TASK LIST:
1. In the Army fitness test comparison, what did the APFT need in order to be administered?
2. Write the next part of the text comparing the ACFT and the APFT, starting after its final sentence.

EXTRACT TO READ:
____________

ACFT vs APFT — What Changed in Army Fitness Testing

Compare the Army Combat Fitness Test (ACFT) and the older Army Physical Fitness Test (APFT) — events, scoring, and what changed between them.

Updated 2026-07-03

Overview

The Army Combat Fitness Test (ACFT) replaced the Army Physical Fitness Test (APFT) as the Army's standard fitness assessment, reflecting a shift from a three-event endurance-focused test to a six-event test covering strength, power, and combat-relevant movement. This comparison breaks down what actually changed between the two.

Side-by-Side Comparison

Dimension APFT ACFT
Number of events 3 6
Events tested Push-ups, sit-ups, 2-mile run Deadlift, standing power throw, hand-release push-up, sprint-drag-carry, plank, 2-mile run
Physical qualities measured Muscular endurance, cardio Strength, power, endurance, agility
Scoring structure Per-event minimum + combined total Per-event minimum + combined total
Equipment needed None (bodyweight only) Barbell, kettlebell/dumbbell, sled, medicine ball
Combat relevance (stated goal) General fitness Combat task-specific movement patterns
Status Historical / legacy standard Current Army standard
Calculator APFT Calculator ACFT Calculator

APFT — Deep Dive

The APFT tested three components: push-ups and sit-ups within a 2-minute window each, and a timed 2-mile run, each scored on an age and sex-adjusted scale. It was straightforward to administer — no equipment beyond a stopwatch and a running course — which made it easy to run for large groups with minimal logistics.

Its main criticism was that it primarily tested muscular endurance and cardiovascular fitness while leaving out strength and power, physical qualities directly relevant to many combat tasks like lifting and carrying heavy loads. A soldier could score well on the APFT without necessarily having the functional strength to perform certain physically demanding combat tasks.

ACFT — Deep Dive

The ACFT expanded to six events: the 3-repetition maximum deadlift, standing power throw, hand-release push-up, sprint-drag-carry, plank hold, and a 2-mile run. This combination is designed to test strength, explosive power, agility, and endurance together, intended to better reflect the physical demands of combat tasks.

The tradeoff is added complexity — the ACFT requires specific equipment (barbell, kettlebell or dumbbell, sled, medicine ball) and more space and time to administer than the APFT's bodyweight-only format, making it more logistically demanding for units to run regularly.

____________

SOURCE MATERIAL:
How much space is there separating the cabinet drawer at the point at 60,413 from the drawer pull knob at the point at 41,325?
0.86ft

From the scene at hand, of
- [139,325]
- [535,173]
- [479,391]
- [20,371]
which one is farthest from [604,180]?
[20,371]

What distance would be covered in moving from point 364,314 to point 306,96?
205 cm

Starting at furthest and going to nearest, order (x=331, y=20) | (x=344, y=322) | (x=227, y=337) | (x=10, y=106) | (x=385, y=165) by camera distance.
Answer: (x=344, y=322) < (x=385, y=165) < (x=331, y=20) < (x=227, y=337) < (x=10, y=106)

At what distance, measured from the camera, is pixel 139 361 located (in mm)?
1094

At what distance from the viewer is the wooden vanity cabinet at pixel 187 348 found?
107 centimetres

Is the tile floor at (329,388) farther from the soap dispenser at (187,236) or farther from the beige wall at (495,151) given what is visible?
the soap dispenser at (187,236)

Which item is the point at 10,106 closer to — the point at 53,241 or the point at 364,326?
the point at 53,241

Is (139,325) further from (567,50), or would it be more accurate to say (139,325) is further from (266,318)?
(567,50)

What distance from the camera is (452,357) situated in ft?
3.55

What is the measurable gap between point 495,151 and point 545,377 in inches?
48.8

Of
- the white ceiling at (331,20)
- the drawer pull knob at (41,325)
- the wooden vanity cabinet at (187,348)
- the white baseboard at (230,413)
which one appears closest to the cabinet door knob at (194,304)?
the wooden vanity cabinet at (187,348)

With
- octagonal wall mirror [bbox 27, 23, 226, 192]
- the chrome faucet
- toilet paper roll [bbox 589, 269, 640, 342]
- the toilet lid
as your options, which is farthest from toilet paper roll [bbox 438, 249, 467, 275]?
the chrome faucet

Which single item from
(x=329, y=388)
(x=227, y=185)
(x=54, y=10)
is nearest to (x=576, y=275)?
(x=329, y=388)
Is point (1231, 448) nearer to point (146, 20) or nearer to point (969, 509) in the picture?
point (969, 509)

____________

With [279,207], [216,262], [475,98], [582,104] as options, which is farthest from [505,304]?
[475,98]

____________

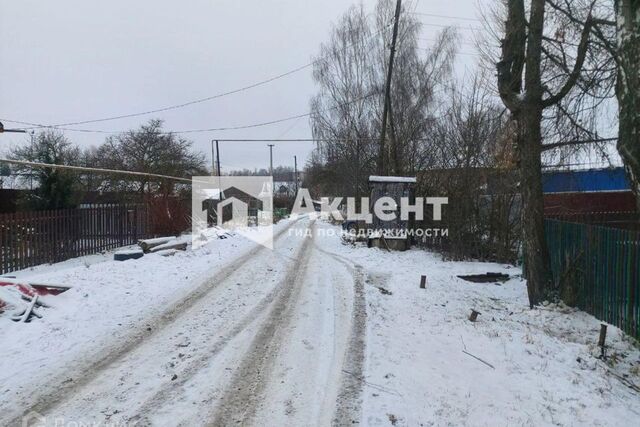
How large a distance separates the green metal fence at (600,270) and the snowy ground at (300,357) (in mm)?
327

____________

PER-TASK ANSWERS:
1. Only a stopwatch and a running course.

2.
When to Reference the APFT

Use APFT standards only for historical context — reviewing past training records, older award citations that reference APFT scores, or specific legacy administrative situations where the older standard is still cited. It is not the current fitness test standard.

When to Use the ACFT

Use the ACFT for all current fitness assessment purposes — it's the Army's active standard, and the ACFT Calculator reflects the current scoring tables across all six events.

Our Verdict

For any current fitness testing, training planning, or record purposes, the ACFT is the relevant standard — the APFT is retained only for historical reference. If you're comparing your own fitness journey across years that span both tests, don't try to convert scores between them directly; instead, track your ACFT performance against ACFT standards going forward, treating any old APFT results purely as a historical data point.

Frequently Asked Questions

The ACFT is the Army's current standard fitness test, having replaced the APFT, though APFT scores and standards may still be referenced in historical records, some training contexts, or specific administrative situations. For current record fitness testing, soldiers use the ACFT.
The APFT's three events (push-ups, sit-ups, two-mile run) were seen as testing muscular endurance and cardio but not the strength, power, and combat-relevant movement patterns soldiers actually need, which drove the shift to the ACFT's six-event format including strength and power-based exercises.
Both tests require a minimum score on every individual event to pass, not just an acceptable combined total, but the ACFT's six-event structure means there are more individual minimums to clear compared to the APFT's three. Use the [ACFT Calculator](/acft-calculator/) to check your per-event scores against the current minimums.
No — the two tests measure different physical qualities using entirely different events and scoring tables, so there's no direct mathematical conversion between an APFT score and an ACFT score. Use the [APFT Calculator](/apft-calculator/) only for historical reference, and the [ACFT Calculator](/acft-calculator/) for current standards.
Body composition standards are evaluated separately from both the ACFT and the historical APFT, using a distinct tape-test method rather than being incorporated into the fitness test score itself. The [Army Body Fat Calculator](/army-body-fat-calculator/) applies the Army's specific circumference-based formula independently of your ACFT result.
Both tests use age-bracket and sex-specific scoring tables, since raw physical performance naturally varies across these groups, but the ACFT's six-event structure means there are more individual scoring tables to reference compared to the APFT's three. Both the [ACFT Calculator](/acft-calculator/) and [APFT Calculator](/apft-calculator/) account for age and sex automatically.
The deadlift was added specifically because lifting and carrying heavy loads is a common combat-relevant physical task that the APFT's push-up, sit-up, and run format didn't test at all, reflecting the Army's broader shift toward combat-task-specific fitness assessment.
Yes — the standard ACFT applies the same six events to soldiers across roles, using age and sex-adjusted scoring rather than role-specific event variations, which was a deliberate design choice for consistency across the force.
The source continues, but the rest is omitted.